**Written request**
Duplicate everything in the data below, from the line containing "Among the things in" down to the end of the data.

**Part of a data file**
★ ★ ★ ★ ★ ★ ★

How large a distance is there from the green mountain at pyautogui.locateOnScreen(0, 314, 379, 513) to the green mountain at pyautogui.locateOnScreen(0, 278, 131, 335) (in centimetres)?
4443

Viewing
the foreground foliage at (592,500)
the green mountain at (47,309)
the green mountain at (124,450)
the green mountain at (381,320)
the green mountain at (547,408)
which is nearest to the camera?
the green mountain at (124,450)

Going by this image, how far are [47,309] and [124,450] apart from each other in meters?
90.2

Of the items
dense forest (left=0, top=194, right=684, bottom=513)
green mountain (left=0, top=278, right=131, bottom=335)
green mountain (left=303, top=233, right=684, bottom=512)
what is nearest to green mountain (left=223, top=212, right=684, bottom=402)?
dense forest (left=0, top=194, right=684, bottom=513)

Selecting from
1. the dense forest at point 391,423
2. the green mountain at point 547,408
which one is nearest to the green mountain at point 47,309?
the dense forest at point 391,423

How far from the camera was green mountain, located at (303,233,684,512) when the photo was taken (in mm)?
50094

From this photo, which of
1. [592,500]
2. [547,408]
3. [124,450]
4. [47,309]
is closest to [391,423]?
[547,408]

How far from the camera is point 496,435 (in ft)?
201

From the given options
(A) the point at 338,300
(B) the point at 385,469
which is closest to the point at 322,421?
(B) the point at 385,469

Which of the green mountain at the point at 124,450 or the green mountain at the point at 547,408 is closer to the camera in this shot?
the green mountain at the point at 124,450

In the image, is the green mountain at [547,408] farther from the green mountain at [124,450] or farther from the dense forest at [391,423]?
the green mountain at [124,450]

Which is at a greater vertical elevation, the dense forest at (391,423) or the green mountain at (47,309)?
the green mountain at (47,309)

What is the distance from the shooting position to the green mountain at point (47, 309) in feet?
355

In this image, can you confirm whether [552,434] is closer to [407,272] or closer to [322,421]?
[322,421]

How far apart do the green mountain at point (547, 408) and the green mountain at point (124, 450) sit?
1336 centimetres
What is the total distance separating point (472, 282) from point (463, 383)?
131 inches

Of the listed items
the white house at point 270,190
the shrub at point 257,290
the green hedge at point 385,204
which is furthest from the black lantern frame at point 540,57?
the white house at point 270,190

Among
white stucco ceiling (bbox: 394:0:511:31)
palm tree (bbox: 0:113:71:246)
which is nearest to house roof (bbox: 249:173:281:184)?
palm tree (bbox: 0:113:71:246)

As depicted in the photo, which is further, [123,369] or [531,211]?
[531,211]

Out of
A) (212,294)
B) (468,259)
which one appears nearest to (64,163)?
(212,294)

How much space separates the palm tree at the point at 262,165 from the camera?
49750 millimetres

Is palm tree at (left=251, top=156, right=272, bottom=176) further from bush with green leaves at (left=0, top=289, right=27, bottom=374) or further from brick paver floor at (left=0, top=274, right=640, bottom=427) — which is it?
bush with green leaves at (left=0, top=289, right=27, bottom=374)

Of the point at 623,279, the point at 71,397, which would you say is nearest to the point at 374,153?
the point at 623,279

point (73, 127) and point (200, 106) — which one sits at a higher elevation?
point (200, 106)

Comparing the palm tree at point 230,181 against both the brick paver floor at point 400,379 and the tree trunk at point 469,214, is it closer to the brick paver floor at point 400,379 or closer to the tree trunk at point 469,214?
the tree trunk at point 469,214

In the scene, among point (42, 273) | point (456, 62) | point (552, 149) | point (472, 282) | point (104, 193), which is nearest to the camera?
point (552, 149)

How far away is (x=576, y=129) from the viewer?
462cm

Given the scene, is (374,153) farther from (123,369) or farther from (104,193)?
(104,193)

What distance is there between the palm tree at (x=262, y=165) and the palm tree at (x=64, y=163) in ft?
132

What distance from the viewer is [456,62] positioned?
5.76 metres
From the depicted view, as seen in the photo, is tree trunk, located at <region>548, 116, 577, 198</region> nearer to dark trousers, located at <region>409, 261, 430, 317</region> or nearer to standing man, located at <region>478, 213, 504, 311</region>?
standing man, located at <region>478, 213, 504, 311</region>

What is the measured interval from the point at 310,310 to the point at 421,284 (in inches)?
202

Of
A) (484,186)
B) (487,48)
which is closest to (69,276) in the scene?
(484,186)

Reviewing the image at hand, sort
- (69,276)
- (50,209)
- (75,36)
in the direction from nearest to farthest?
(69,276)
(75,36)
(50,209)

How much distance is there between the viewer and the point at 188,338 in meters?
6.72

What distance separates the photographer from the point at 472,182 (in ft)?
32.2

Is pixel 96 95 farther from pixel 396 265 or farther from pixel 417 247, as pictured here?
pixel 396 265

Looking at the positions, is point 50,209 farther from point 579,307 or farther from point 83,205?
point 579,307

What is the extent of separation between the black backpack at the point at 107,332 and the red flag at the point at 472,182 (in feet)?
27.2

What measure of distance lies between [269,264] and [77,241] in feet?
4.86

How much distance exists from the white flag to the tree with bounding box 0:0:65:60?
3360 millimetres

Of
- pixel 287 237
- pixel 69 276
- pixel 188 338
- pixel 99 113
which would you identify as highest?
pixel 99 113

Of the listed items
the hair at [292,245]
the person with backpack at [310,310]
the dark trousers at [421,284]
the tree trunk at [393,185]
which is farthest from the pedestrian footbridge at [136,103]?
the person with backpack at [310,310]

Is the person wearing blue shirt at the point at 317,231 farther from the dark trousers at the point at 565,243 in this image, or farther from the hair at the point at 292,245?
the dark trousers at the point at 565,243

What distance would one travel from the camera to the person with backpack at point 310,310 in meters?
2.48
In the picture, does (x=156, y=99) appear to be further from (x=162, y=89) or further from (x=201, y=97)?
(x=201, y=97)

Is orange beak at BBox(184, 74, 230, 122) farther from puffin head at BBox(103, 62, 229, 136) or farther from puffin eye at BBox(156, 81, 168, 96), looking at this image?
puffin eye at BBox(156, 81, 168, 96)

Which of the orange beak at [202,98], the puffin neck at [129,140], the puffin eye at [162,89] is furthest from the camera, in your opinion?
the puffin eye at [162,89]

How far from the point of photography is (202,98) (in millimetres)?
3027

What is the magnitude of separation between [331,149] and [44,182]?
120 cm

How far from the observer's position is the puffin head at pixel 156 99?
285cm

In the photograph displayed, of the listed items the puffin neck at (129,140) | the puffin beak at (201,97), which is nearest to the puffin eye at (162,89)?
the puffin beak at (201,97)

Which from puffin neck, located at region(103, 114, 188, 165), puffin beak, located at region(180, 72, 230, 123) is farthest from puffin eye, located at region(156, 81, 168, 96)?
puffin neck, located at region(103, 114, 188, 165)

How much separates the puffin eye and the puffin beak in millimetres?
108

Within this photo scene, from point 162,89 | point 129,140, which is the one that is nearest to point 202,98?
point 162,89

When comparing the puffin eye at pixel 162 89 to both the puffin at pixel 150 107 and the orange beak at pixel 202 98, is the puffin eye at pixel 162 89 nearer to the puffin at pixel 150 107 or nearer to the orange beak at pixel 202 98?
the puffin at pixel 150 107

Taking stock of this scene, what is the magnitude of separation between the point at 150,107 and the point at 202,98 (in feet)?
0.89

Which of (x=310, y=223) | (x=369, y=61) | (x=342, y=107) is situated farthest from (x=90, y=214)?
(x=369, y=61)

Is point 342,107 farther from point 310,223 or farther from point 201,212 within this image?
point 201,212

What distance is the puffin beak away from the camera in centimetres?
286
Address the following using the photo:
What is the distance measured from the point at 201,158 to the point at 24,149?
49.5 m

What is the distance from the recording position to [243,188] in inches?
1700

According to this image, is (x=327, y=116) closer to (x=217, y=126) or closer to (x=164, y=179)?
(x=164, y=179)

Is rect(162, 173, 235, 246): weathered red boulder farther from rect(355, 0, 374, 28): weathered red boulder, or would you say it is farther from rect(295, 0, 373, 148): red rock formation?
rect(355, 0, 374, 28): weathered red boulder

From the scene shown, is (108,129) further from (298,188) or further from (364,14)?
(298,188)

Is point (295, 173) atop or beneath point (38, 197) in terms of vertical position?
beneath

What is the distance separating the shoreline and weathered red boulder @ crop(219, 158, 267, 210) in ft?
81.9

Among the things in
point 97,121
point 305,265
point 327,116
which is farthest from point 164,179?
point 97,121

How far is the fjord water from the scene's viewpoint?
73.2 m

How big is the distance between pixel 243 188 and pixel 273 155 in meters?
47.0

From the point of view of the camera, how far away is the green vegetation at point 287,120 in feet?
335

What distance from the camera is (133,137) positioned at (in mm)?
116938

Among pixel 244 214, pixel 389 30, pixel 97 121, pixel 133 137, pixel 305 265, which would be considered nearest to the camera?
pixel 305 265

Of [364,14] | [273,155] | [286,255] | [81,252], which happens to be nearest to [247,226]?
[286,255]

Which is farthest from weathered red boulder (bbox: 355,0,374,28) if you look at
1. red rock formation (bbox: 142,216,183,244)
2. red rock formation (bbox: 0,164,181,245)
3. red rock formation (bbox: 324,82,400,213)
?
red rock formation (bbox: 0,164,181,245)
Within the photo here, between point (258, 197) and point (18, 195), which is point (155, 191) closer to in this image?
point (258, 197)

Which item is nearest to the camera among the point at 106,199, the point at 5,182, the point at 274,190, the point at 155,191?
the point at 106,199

★ ★ ★ ★ ★ ★ ★

**Complete response**
Among the things in
point 97,121
point 305,265
point 327,116
which is farthest from point 164,179?
point 97,121

How far is the fjord water from the scene's viewpoint?
73.2 m

How big is the distance between pixel 243 188 and pixel 273 155 in meters?
47.0

From the point of view of the camera, how far away is the green vegetation at point 287,120 in feet?
335

What distance from the camera is (133,137) positioned at (in mm)?
116938

Among pixel 244 214, pixel 389 30, pixel 97 121, pixel 133 137, pixel 305 265, which would be considered nearest to the camera?
pixel 305 265

Of [364,14] | [273,155] | [286,255] | [81,252], which happens to be nearest to [247,226]?
[286,255]

Which is farthest from weathered red boulder (bbox: 355,0,374,28) if you look at
1. red rock formation (bbox: 142,216,183,244)
2. red rock formation (bbox: 0,164,181,245)
3. red rock formation (bbox: 324,82,400,213)
?
red rock formation (bbox: 0,164,181,245)
Within the photo here, between point (258, 197) and point (18, 195), which is point (155, 191) closer to in this image?
point (258, 197)

Which item is nearest to the camera among the point at 106,199, the point at 5,182, the point at 274,190, the point at 155,191?
the point at 106,199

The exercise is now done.